Hey @valeriano-manassero , first quick feedback. Unfortunately the configuration you suggested doesn't work because the agent pod fails to start with the following error:

File "/usr/local/lib/python3.6/dist-packages/yaml/scanner.py", line 292, in stale_possible_simple_keys
"could not find expected ':'", self.get_mark())
yaml.scanner.ScannerError: while scanning a simple key
in "/root/template/template.yaml", line 30, column 5
could not find expected ':'
in "/root/template/template.yaml", line 31, column 3

The reason is, there is no pod template file in /root/template/template.yaml inside the container.

In order to provide such configuration I should either build the template file in the container's image or attach a volume from a secret as suggested here: https://github.com/allegroai/clearml-agent/tree/master/docker/k8s-glue

I'll try the latter and hope to be able to get back to you with some useful info this afternoon.

[valeriano-manassero]

This is unexpected, during my tests I had this file generated from the configuration I posted here (it's under agentk8sglue.podTemplate ). Can you please share values.yaml used?

[stefano-cherchi]

Ok I've been digging deeper in my setup and it turned out that all sorts of problems were caused by the fact that I had all the clearml-server services deployed in the default namespace, while the glue agent tries to spin up the new pods in the clearml namespace.

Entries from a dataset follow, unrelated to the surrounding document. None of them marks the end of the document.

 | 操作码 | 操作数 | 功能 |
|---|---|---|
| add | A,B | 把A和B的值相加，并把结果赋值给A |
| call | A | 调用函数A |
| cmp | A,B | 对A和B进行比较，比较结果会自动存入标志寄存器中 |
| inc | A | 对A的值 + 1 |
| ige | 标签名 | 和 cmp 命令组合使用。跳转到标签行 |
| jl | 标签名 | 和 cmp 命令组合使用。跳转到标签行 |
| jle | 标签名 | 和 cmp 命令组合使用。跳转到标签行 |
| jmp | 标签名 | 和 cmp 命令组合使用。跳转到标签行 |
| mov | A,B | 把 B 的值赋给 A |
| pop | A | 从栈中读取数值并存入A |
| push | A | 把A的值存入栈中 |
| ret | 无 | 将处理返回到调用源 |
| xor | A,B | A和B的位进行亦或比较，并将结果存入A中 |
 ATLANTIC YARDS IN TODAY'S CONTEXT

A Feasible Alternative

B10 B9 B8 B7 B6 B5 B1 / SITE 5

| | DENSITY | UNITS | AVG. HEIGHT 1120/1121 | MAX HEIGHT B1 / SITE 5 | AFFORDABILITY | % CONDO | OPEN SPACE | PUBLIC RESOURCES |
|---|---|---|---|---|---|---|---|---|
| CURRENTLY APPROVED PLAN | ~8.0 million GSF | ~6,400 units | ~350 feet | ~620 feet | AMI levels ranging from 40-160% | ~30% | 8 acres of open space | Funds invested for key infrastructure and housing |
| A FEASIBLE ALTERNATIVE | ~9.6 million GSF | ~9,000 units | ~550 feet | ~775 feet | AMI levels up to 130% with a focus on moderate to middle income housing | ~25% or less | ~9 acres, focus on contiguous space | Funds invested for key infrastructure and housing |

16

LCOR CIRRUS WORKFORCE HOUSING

This seems to be hardcoded somewhere in the templates, although I'm not sure: it seems to be defined in the argument namespace=args.namespace but I couldn't find the name of the ENV variable to override it in the values file (not a big issue).

Anyway, by the time I reconfigured my Ingress and clearml-server release to be deployed in the clearml namespace, everything magically fell into place.

Now the configurations added in the Container section of the UI are passed to the agent like before. In fact, having the experiments running in actual Pods is even better, because it provides better visibility and flexibility:

Absolutely sweet! Thank you so much for your support @valeriano-manassero. Owe you a beer!

[valeriano-manassero]

Super happy to hear it worked. I noticed the issue with namespace and I will try to fix it in next version using k8sglue as default. Will keep this issue open until new release. Ty!

[valeriano-manassero]

With release of 3.10, issue with namespace should be fixed. Ty for helping!